__TRY IT__. Can you print every record below exactly as written?

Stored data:
----

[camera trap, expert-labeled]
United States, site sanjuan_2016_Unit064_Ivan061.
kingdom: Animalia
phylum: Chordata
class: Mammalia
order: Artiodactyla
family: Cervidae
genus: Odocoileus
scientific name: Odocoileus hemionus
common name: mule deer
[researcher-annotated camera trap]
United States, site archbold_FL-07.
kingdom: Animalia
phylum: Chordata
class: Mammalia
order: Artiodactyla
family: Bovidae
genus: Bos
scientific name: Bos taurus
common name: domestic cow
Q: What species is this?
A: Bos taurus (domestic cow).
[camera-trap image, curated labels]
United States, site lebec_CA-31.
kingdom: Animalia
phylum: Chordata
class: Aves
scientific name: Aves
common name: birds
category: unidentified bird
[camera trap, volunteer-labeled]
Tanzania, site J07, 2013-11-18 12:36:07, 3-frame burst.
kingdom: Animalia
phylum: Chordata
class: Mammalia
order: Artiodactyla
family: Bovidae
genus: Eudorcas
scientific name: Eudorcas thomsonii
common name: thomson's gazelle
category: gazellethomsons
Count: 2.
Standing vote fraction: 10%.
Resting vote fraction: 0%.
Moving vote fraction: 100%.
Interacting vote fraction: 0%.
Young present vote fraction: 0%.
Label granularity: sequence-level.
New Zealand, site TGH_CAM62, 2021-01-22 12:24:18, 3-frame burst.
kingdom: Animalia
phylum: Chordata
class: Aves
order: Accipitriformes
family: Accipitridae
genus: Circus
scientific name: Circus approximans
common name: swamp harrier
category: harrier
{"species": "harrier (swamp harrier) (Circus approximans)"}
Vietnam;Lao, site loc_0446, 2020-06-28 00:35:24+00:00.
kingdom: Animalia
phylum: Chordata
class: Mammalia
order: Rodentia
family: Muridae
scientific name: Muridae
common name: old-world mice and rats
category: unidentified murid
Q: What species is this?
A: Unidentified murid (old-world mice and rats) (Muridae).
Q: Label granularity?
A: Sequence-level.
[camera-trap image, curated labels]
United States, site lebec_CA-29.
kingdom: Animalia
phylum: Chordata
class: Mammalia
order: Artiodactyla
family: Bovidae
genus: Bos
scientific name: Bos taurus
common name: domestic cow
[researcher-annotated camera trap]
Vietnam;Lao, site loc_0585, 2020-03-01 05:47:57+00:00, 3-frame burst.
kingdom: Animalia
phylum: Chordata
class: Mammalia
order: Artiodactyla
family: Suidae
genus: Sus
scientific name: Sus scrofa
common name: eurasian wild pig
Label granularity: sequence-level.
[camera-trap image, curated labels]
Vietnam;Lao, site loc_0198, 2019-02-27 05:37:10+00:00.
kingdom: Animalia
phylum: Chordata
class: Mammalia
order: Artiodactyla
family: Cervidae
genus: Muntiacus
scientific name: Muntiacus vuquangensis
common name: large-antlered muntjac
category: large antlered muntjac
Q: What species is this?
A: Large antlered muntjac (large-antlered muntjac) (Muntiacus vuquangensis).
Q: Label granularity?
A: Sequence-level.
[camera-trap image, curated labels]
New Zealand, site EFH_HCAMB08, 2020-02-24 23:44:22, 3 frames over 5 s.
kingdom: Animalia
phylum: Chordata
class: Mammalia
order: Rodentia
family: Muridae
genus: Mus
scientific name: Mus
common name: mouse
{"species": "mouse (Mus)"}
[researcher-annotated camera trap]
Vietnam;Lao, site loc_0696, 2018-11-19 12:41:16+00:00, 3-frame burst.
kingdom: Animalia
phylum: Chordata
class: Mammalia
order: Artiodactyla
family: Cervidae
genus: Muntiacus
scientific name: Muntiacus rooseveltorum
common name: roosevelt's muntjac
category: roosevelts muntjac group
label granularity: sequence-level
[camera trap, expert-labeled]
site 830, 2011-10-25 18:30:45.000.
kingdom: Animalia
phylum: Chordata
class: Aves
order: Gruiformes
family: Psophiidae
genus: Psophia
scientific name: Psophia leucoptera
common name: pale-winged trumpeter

----

__EXPECTED ANSWER__.
[camera trap, expert-labeled]
United States, site sanjuan_2016_Unit064_Ivan061.
kingdom: Animalia
phylum: Chordata
class: Mammalia
order: Artiodactyla
family: Cervidae
genus: Odocoileus
scientific name: Odocoileus hemionus
common name: mule deer
[researcher-annotated camera trap]
United States, site archbold_FL-07.
kingdom: Animalia
phylum: Chordata
class: Mammalia
order: Artiodactyla
family: Bovidae
genus: Bos
scientific name: Bos taurus
common name: domestic cow
Q: What species is this?
A: Bos taurus (domestic cow).
[camera-trap image, curated labels]
United States, site lebec_CA-31.
kingdom: Animalia
phylum: Chordata
class: Aves
scientific name: Aves
common name: birds
category: unidentified bird
[camera trap, volunteer-labeled]
Tanzania, site J07, 2013-11-18 12:36:07, 3-frame burst.
kingdom: Animalia
phylum: Chordata
class: Mammalia
order: Artiodactyla
family: Bovidae
genus: Eudorcas
scientific name: Eudorcas thomsonii
common name: thomson's gazelle
category: gazellethomsons
Count: 2.
Standing vote fraction: 10%.
Resting vote fraction: 0%.
Moving vote fraction: 100%.
Interacting vote fraction: 0%.
Young present vote fraction: 0%.
Label granularity: sequence-level.
New Zealand, site TGH_CAM62, 2021-01-22 12:24:18, 3-frame burst.
kingdom: Animalia
phylum: Chordata
class: Aves
order: Accipitriformes
family: Accipitridae
genus: Circus
scientific name: Circus approximans
common name: swamp harrier
category: harrier
{"species": "harrier (swamp harrier) (Circus approximans)"}
Vietnam;Lao, site loc_0446, 2020-06-28 00:35:24+00:00.
kingdom: Animalia
phylum: Chordata
class: Mammalia
order: Rodentia
family: Muridae
scientific name: Muridae
common name: old-world mice and rats
category: unidentified murid
Q: What species is this?
A: Unidentified murid (old-world mice and rats) (Muridae).
Q: Label granularity?
A: Sequence-level.
[camera-trap image, curated labels]
United States, site lebec_CA-29.
kingdom: Animalia
phylum: Chordata
class: Mammalia
order: Artiodactyla
family: Bovidae
genus: Bos
scientific name: Bos taurus
common name: domestic cow
[researcher-annotated camera trap]
Vietnam;Lao, site loc_0585, 2020-03-01 05:47:57+00:00, 3-frame burst.
kingdom: Animalia
phylum: Chordata
class: Mammalia
order: Artiodactyla
family: Suidae
genus: Sus
scientific name: Sus scrofa
common name: eurasian wild pig
Label granularity: sequence-level.
[camera-trap image, curated labels]
Vietnam;Lao, site loc_0198, 2019-02-27 05:37:10+00:00.
kingdom: Animalia
phylum: Chordata
class: Mammalia
order: Artiodactyla
family: Cervidae
genus: Muntiacus
scientific name: Muntiacus vuquangensis
common name: large-antlered muntjac
category: large antlered muntjac
Q: What species is this?
A: Large antlered muntjac (large-antlered muntjac) (Muntiacus vuquangensis).
Q: Label granularity?
A: Sequence-level.
[camera-trap image, curated labels]
New Zealand, site EFH_HCAMB08, 2020-02-24 23:44:22, 3 frames over 5 s.
kingdom: Animalia
phylum: Chordata
class: Mammalia
order: Rodentia
family: Muridae
genus: Mus
scientific name: Mus
common name: mouse
{"species": "mouse (Mus)"}
[researcher-annotated camera trap]
Vietnam;Lao, site loc_0696, 2018-11-19 12:41:16+00:00, 3-frame burst.
kingdom: Animalia
phylum: Chordata
class: Mammalia
order: Artiodactyla
family: Cervidae
genus: Muntiacus
scientific name: Muntiacus rooseveltorum
common name: roosevelt's muntjac
category: roosevelts muntjac group
label granularity: sequence-level
[camera trap, expert-labeled]
site 830, 2011-10-25 18:30:45.000.
kingdom: Animalia
phylum: Chordata
class: Aves
order: Gruiformes
family: Psophiidae
genus: Psophia
scientific name: Psophia leucoptera
common name: pale-winged trumpeter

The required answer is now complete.